- Study text
——————————

COVID-19: The Right to a Healthy Environment

By: Frank Baber,
Blogpost on COVID-19 and the right to a healthy environment by Walter F. Baber, Affiliated Professor 

As with all human challenges, the Coronavirus Pandemic of 2020 has demanded more of some than of others. For some, circumstances are dire. For others, spring break partying came on schedule. National responses varied as well. The response in China struck many in the West as draconian.

The results, however, were impressive (even when adjusted for the tendency of the “Peoples” Republic to shade the truth). In Great Britain, the slogan remained Keep Calm and Carry On – at least for a while.

‘Fake News’

In the United States, the Administration frittered away weeks trying to sell the notion that the pandemic sweeping Asia was fake news, concocted by the political opposition searching for a new way to overturn the 2016 election after failing to impeach the President. It then reversed course, with the claim that our ‘Dear Leader’ [Donald Trump] had seen the problem coming even before the medical professionals. The consequences of this dithering and deception are likely to become clear only with time.

Shut Down

At a practical level, however, COVID -19 response has been more mundane. People are staying home, consuming less and relying more on what local supply chains can provide. Governments are shutting down economic activity within the limits of their ability to do so (and, sometimes, a bit beyond those limits).

——————————

- Dataset excerpts
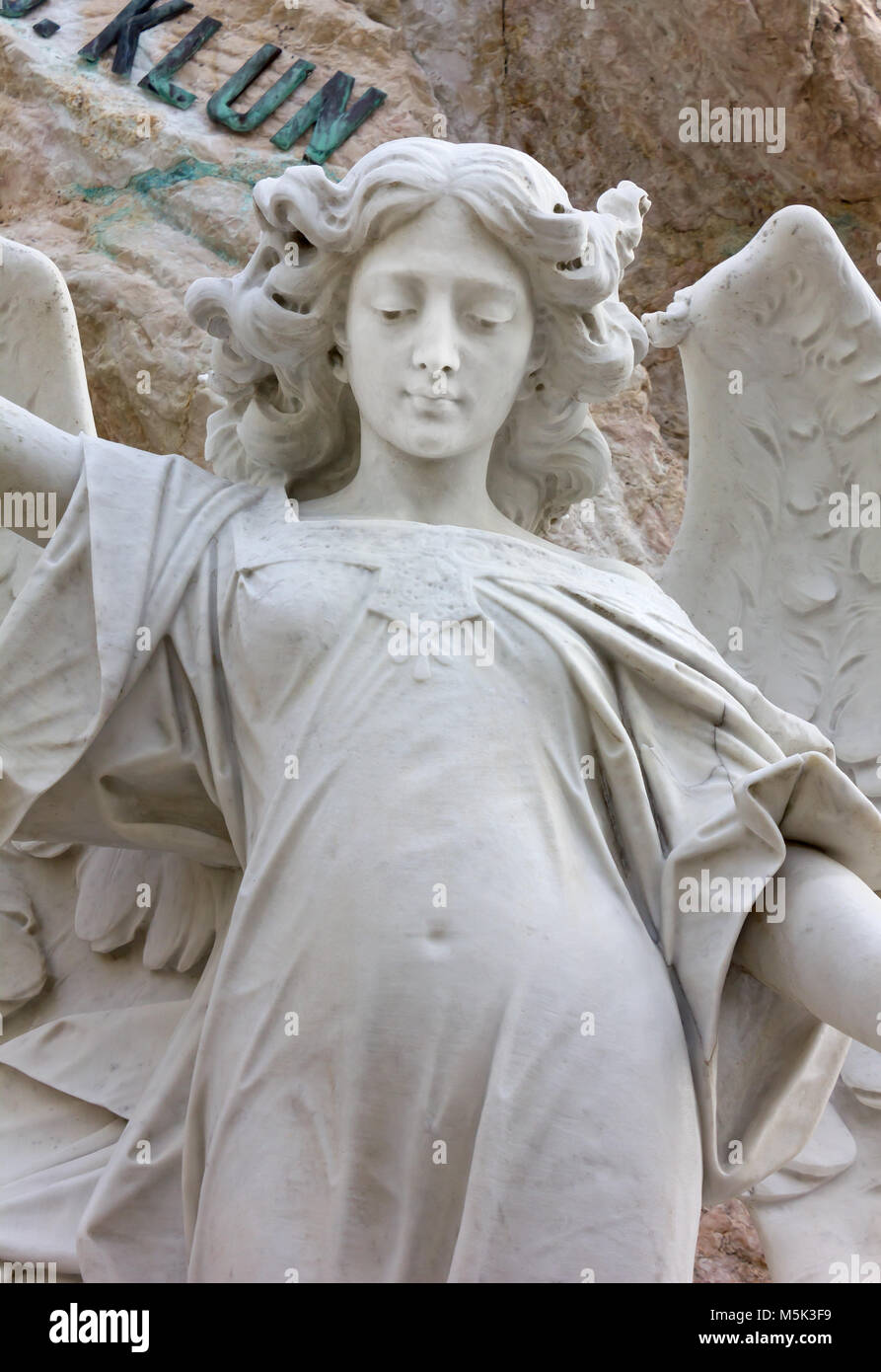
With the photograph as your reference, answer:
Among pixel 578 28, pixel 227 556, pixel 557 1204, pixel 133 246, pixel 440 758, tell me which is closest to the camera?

——————————

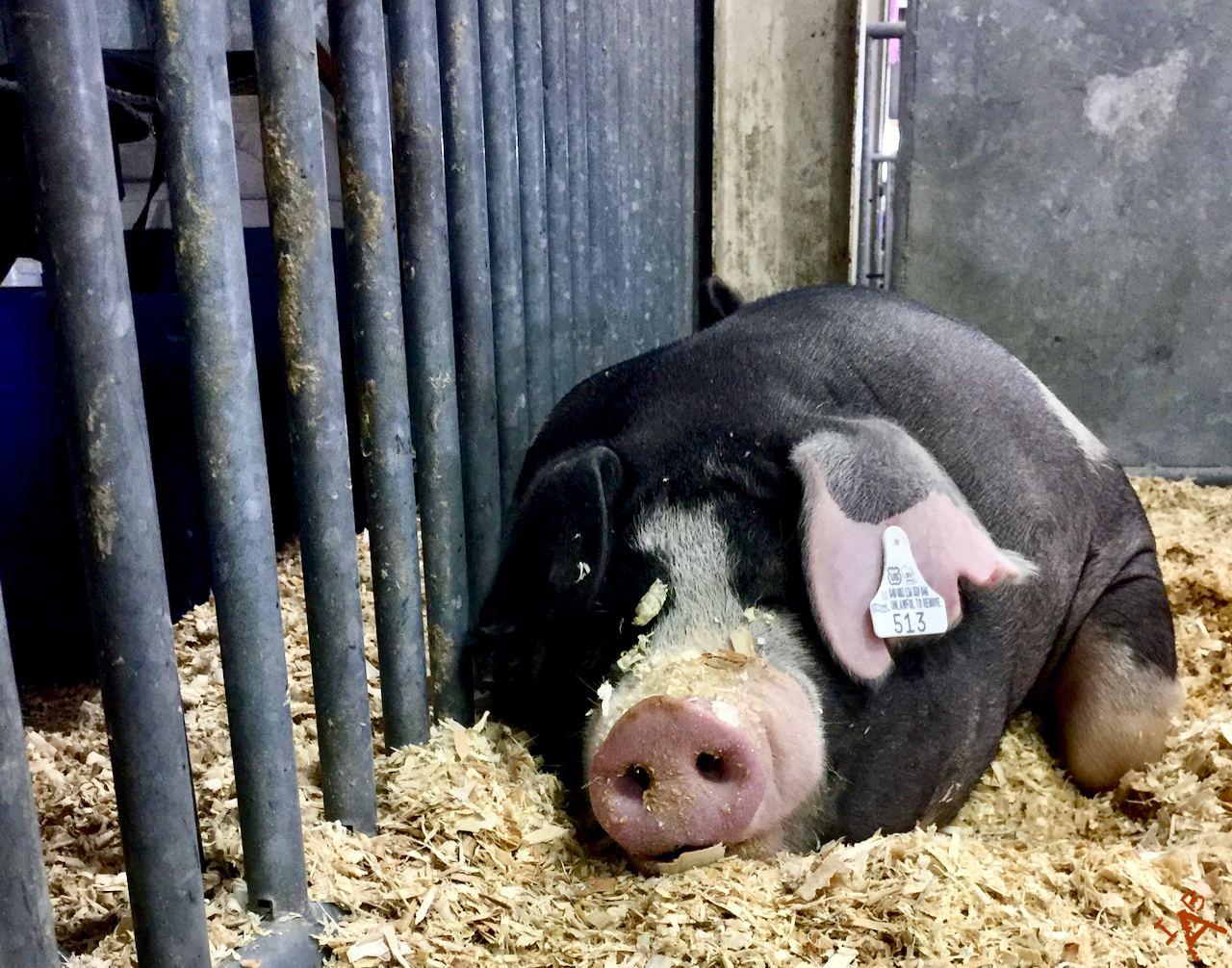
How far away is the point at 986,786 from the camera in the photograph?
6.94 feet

——————————

- Your instructions
Write the next part of the blog post on COVID-19 and the right to a healthy environment, starting after its last sentence. None of the entries has anything to do with the blog post.

- Solved exercise
Predictably enough, the consequences are falling disproportionately on those least able to bear them – the poor, the under-employed, migrant populations, the young and the elderly. However, the planet that evolved this deadly virus is responding in other ways.

Lower Levels Of Pollution Save Lives

With the dramatic decline in tourism, the canals of Venice have begun to run clear. Less travel has also meant that greenhouse gas emissions around the world have declined significantly. The air pollution for which Beijing is notorious has moderated, along with air pollution levels around the world.

In China alone, environmental resource economist Marshall Burke calculates that two months of pollution reduction has probably saved the lives of 4,000 children under five and 73,000 adults over 70. If those figures are even approximately true, the Chinese government saved far more lives by curtailing air pollution than they did by limiting the spread of COVID-19.

Of course, COVID -19 response has not been an unalloyed positive from either a human or an environmental perspective. The disposal of medical wastes, a problem in the best of times, will be a much greater challenge over the coming months.

And it is not at all clear that a dramatic increase in the use of disinfectants and sanitizers will always and everywhere be handled in environmentally responsible ways.

Moreover, the distributional inequities associated with these problems can be counted on to mirror the same patterns of discrimination that direct COVID-19 effects exhibit – largely for the same reasons.

New Consumption Patterns

However, some of the attitudinal changes that COVID-19 has wrought might be worth examining for their long-term value. To the extent that people have reduced their consumption (particularly of luxury goods) and largely restricted themselves to the goods and amenities that their local communities can provide, many are finding that the benefits are simultaneously personal, economic, and environmental. Moreover, it would not be a betrayal of our progressive and cosmopolitan commitments to seek more of our cultural satisfaction in the plurality of our own locality.

And, of equal importance, it would be well for us to consider how quickly adversity causes us to shift our focus from the individual and personal to the collective and official.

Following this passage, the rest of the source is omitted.